`verify/pass/arrays/{merge,selection_sort}.rs` timeout issue

Pointerbender commented 2 years ago

On commit 7e259b8 from PR #817 the test case prusti-tests/tests/verify/pass/arrays/selection_sort.rs is reliably failing due to a timeout error during the CI run on Ubuntu. This timeout issue is not reproducible on the Windows or Mac CI runs, nor on my local Ubuntu machine, where the test case is verifying okay. @vakaras pointed out that such a performance issue could very well be due to matching loop.

There are a couple of things we could try to investigate this, per the instructions from @fpoli:

Typically such large performance variations are caused by matching loops. @fpoli If I am not mistaken you had used AxiomProfiler recently, would you mind adding some brief instructions on how to use it?

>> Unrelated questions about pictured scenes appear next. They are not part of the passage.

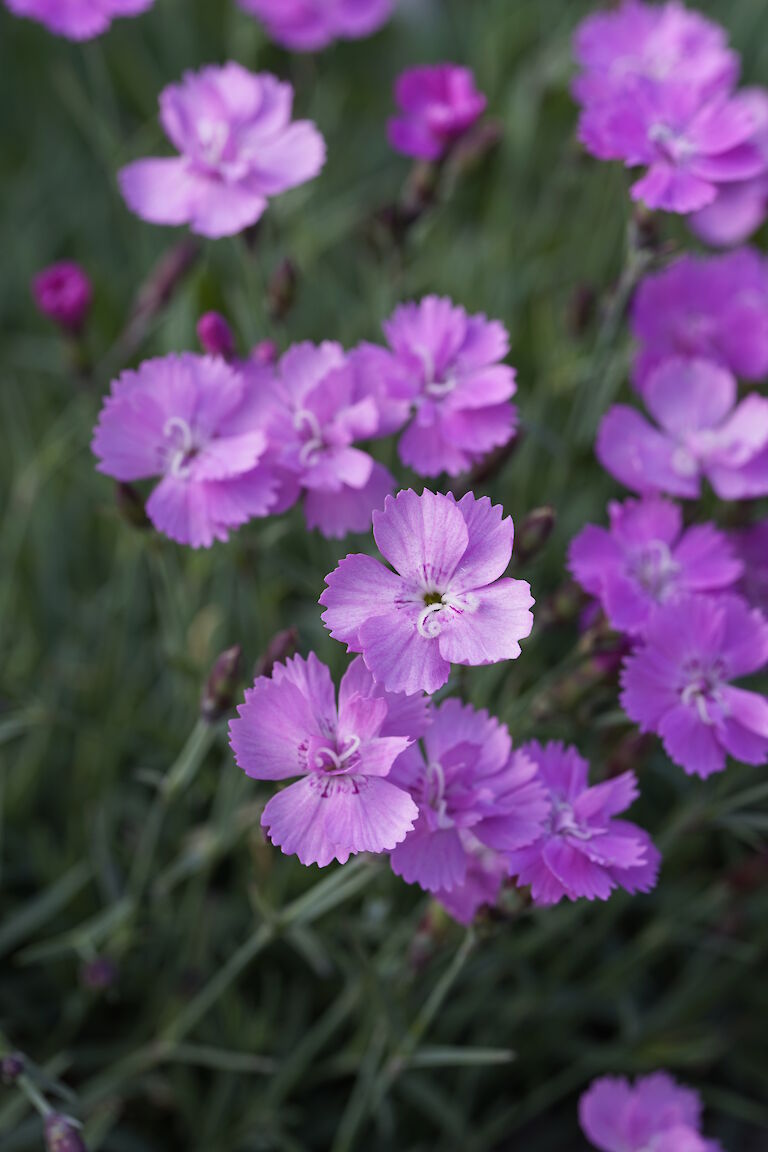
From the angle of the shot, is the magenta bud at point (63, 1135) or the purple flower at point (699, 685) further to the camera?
the purple flower at point (699, 685)

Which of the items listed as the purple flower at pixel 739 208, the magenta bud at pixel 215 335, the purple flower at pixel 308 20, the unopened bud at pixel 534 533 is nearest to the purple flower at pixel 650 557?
the unopened bud at pixel 534 533

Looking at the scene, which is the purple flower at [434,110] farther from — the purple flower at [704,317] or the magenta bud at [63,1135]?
the magenta bud at [63,1135]

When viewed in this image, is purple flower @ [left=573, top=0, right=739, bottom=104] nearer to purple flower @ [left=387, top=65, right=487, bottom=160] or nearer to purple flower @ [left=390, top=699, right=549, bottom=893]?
purple flower @ [left=387, top=65, right=487, bottom=160]

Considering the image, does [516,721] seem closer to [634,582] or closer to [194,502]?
[634,582]

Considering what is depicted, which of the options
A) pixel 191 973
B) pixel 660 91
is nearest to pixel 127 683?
pixel 191 973

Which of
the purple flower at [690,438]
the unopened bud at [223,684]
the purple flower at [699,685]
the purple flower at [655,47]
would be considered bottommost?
the unopened bud at [223,684]

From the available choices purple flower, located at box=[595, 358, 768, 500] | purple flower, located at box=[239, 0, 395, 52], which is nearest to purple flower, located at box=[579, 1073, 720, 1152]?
purple flower, located at box=[595, 358, 768, 500]
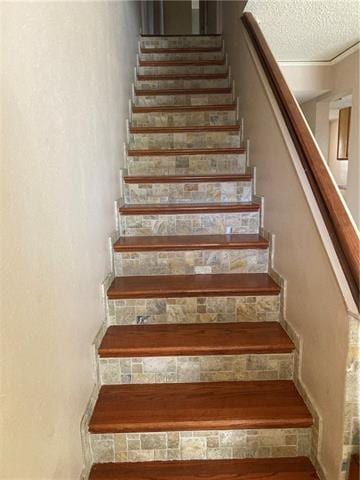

I didn't; my logs were too big (my timeout was 30 minutes) and the tool kept crashing on Linux. However, this failing test in Prusti seems much smaller than that. The readme has instructions on how to run the tool and there is a working Docker image that can be used even from Mac. To use the profiler, see here; they link to the paper that describes the tool. The "Help" menu of the tool also contains useful instructions.

Alternatively, Z3's smt.qi.profile=true flag is very promising. Its output is explained here and with a bit of processing I used it to see how many times each quantifier is instantiated. You need to obtain first from Silicon the smt2 file with the commands sent to Z3, making sure that you can reproduce the performance issue just by running Z3 on it.

After tracking down and fixing the performance issue, we should re-enable the prusti-tests/tests/verify/pass/arrays/selection_sort.rs test case, as it was ignored for now until this is resolved.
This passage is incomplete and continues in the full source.